• Document text

Simple Ways You Can Help Your Child’s Development

Baby Lying on BedImage Source

 

Every parent is very familiar with the phrase “they grow up so fast.” It’s a complete and total cliche, and yet it’s often hard to deny that it’s also incredibly true as well. It can often feel as though time is leaving you behind and that your little one is growing up at such a speed that you can’t really keep up. Of course, the best thing that you can do is not only to try and keep up but to try and encourage your children through many of the milestones that often come with growing up.  With that in mind, here are some ways to help your child’s development.

 

Leaving the cot

One of the first milestones that many parents and children both find themselves struggling with is the moment where your child outgrows the cot that they’ve been sleeping in since they were an infant. You’ll usually get a decent amount of warning that this is coming because you’ll find that your child is able to climb out of the cot without any help and that they are finding themselves feeling someone cramped while they’re sleeping in it. The most important thing for you is to try and make this transition as fun and exciting for your child as possible. Little kids don’t like change, that’s just a fact of life, and many young children treat their cot as a place where they feel very safe and protected. The space that’s offered by a lot of toddler beds can often make them feel a little exposed. Luckily a lot of beds for toddlers can be incredibly fun, with a whole host of different designs and themes. Get your child involved in choosing the bed and they will feel a much stronger sense of ownership over it, making them incredibly excited to sleep in it.

• Work instructions
(a) In the text on child development, how do many young children feel about their cot?
(b) Pick up the text on helping a child's development after its last sentence and write the next part.

• The data

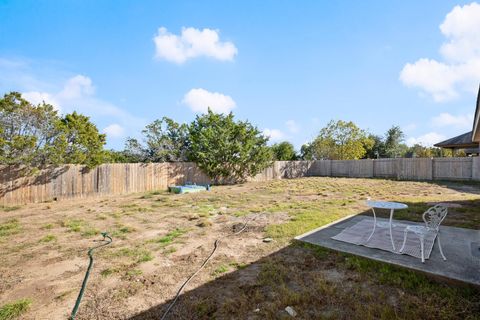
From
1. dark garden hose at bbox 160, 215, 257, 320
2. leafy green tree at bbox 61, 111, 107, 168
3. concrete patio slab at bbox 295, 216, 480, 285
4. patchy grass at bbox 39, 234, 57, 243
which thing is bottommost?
patchy grass at bbox 39, 234, 57, 243

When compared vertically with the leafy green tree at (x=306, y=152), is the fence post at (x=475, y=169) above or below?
below

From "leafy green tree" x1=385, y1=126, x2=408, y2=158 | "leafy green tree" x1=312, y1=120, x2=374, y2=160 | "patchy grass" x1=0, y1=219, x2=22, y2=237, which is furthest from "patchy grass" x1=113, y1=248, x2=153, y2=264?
"leafy green tree" x1=385, y1=126, x2=408, y2=158

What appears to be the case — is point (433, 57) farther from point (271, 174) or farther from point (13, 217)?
point (13, 217)

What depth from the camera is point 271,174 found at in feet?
58.3

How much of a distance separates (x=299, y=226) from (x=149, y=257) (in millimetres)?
2891

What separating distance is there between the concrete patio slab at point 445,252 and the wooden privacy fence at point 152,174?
30.1 feet

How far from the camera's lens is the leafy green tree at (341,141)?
2322cm

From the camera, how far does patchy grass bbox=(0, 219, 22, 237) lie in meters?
4.74

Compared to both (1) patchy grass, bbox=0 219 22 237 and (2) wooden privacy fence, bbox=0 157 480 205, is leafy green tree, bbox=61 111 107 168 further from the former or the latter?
(1) patchy grass, bbox=0 219 22 237

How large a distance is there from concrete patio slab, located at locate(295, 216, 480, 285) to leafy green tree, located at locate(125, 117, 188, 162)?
12682mm

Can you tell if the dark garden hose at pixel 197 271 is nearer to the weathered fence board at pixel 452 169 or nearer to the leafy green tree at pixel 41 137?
the leafy green tree at pixel 41 137

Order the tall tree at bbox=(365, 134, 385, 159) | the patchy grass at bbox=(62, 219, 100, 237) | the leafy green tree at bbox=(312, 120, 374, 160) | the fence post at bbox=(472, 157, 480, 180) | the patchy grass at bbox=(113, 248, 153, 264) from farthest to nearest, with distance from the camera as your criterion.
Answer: the tall tree at bbox=(365, 134, 385, 159) → the leafy green tree at bbox=(312, 120, 374, 160) → the fence post at bbox=(472, 157, 480, 180) → the patchy grass at bbox=(62, 219, 100, 237) → the patchy grass at bbox=(113, 248, 153, 264)

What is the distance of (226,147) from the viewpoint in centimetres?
1391

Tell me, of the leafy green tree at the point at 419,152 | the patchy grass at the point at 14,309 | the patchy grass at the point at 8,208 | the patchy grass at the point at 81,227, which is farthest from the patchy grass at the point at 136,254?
the leafy green tree at the point at 419,152
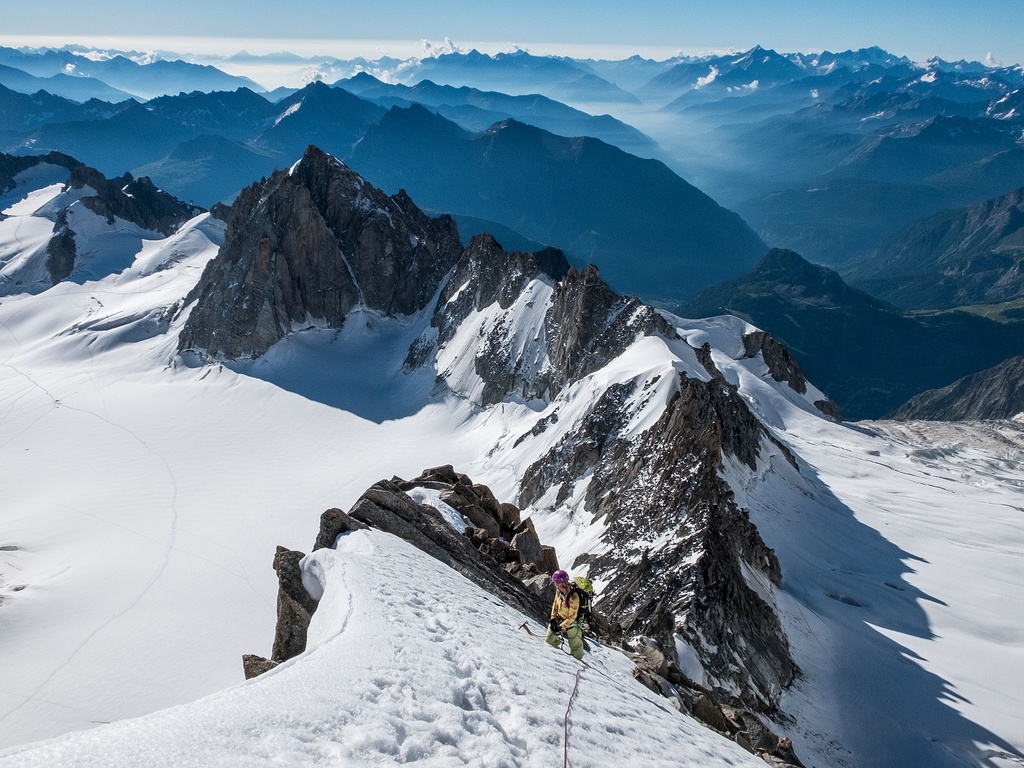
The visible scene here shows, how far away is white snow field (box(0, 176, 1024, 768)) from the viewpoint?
1245 centimetres

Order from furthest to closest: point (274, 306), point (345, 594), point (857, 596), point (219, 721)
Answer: point (274, 306), point (857, 596), point (345, 594), point (219, 721)

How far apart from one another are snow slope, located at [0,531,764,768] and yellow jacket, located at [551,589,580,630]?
0.89 metres

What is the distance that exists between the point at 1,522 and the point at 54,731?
36.9m

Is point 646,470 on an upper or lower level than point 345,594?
lower

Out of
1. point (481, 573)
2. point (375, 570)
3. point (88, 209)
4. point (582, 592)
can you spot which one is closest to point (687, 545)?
point (481, 573)

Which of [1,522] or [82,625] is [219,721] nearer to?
[82,625]

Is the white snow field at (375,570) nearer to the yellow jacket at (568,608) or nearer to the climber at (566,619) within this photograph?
the climber at (566,619)

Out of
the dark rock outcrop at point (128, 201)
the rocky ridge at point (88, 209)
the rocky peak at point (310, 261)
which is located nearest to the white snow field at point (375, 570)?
the rocky peak at point (310, 261)

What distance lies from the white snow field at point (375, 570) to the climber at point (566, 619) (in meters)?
0.70

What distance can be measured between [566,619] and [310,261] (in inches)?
3875

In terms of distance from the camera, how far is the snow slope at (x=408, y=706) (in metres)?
10.1

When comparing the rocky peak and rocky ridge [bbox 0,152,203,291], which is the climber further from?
rocky ridge [bbox 0,152,203,291]

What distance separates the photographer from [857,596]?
43.7 metres

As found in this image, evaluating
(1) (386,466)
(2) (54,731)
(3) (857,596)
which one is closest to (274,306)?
(1) (386,466)
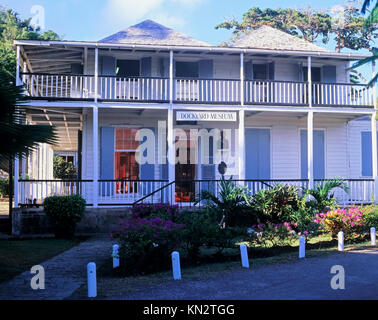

• Expected responses
(a) They treat it as a place where they feel very safe and protected.

(b)
Potty Training

This is something that many parents dread more than just about anything. As much of a pain as changing nappies can be, the idea of transitioning from them to your child using the toilet can be seriously daunting. The single most important thing to remember is that you don’t put too much pressure on your child. Potty training is something that should be done gradually, and you should never get angry when your child has accidents, even if it is incredibly frustrating to have to wash their clothes so much more frequently. Be as upbeat and positive as possible so that your child doesn’t become self-conscious about it. By offering as much positive reinforcement as possible, you’ll actually find that the whole process takes a lot less time than you might initially assume.

 

Learning independence

Helping your child, even as a baby, become more independent is pretty essential to their development and there are plenty of ways to do that. From swimming lessons to letting them spend time in the hands of friends and relatives without you, to taking them to baby and toddler groups to develop social skills, it’s essential that you teach your baby that, while you’ll always be there for them, it’s okay for them to spend time without you. This can often be just as hard for you as it is for them but it’s the kind of thing that really does help you both in the long run.

No matter what, you’re never going to be able to be completely prepared for every milestone that comes up in your child’s life. Things are always going to come as a shock, and there will be things that you’ll both simply have to play by ear. But the most important thing is to remember to be as patient as possible with your child and make sure that they always know that you’re there to offer hem a safety net as they navigate the incredibly complicated and treacherous waters of life. After all, it doesn’t come with an instruction manual, so they are sure to make mistakes along the road. It’s your job to be there to catch them when they do and help them get back on the right track.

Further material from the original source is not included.